約120年もの間ここにはドックがあった。
ということは、今生きてる人全員にとっての浦賀前の景色は、この景色ということだ。
開国の日本は西洋に追い付くために驚異的な情熱をもって突き進んだ。
浦賀ドックは、外国から買い入れるばかりの船を自国で造船すべく、明治29年に当時の農商務大臣・榎本武揚などの提唱により陸軍と民間から用地を取得することから始まった。
明治30年に資本金百万円で浦賀船渠株式会社が発足し、ドイツ人技師ボーケルムを雇い入れてドックを建設した。ボーケルムの月給は150円だったという。

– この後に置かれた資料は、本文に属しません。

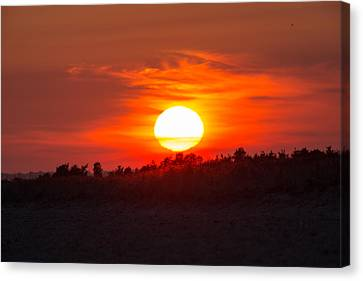 Sunset Over Dead Neck Canvas Print by Allan Morrison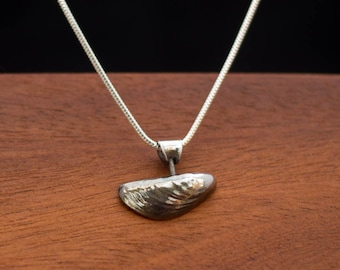 Mussel shell necklace - a single silver shell with decorative bail on silver snake chain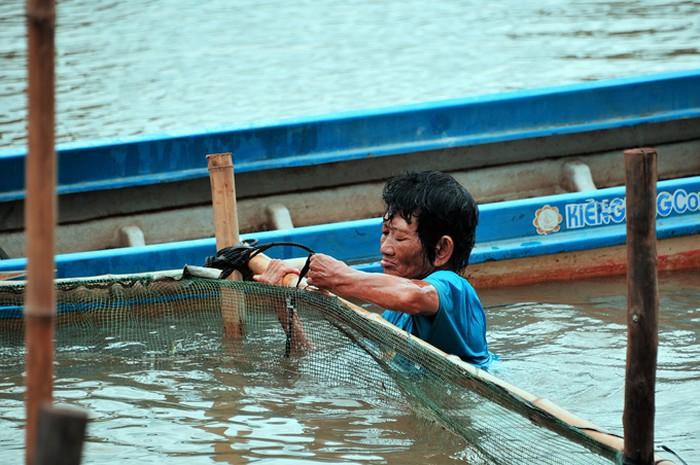 """Để an toàn cho trẻ, bà Sáu Thia tự mình lặn xuống sông cắm từng cọc tre, bao lưới mùng làm hàng rào xung quanh để biến thành """"hồ bơi"""" dã chiến."""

このドックから沿岸警備用砲艦ロンブロン号が進水したのは明治35年。
浦賀船渠株式会社から浦賀重工業株式会社。浦賀重工業株式会社から住友重機械工業株式会社追浜造船所浦賀工場となり、2013年に閉鎖された。
今年度中に解体される。
街の中に残る古い建物も残りわずか。
このレンガの向こうには、明治32年に建設された日本初のレンガ造りのドックがある。
幸いなことにレンガドックは残る。
ここから船造りに携わった様々な人々の思いをのせて様々な船が千隻以上進水していった。
三菱重工の香焼も売却されるようだ。
時代は流れる。景色も変わる。
閉鎖された浦賀ドックのレンガドックをみながら、これが解体されたらもったいないな。みなとみらいのドックヤードガーデンみたいに活用できないものかな。と思っていた。
レンガドックはどう活用されるのかわからないけど、跡地は駅前のまとまった土地だからきっと高層の複合施設ができるんだろうな。
いつの間にか浦賀の渡しへの遊歩道が完成していた。
もう新しい一歩を踏み出してる。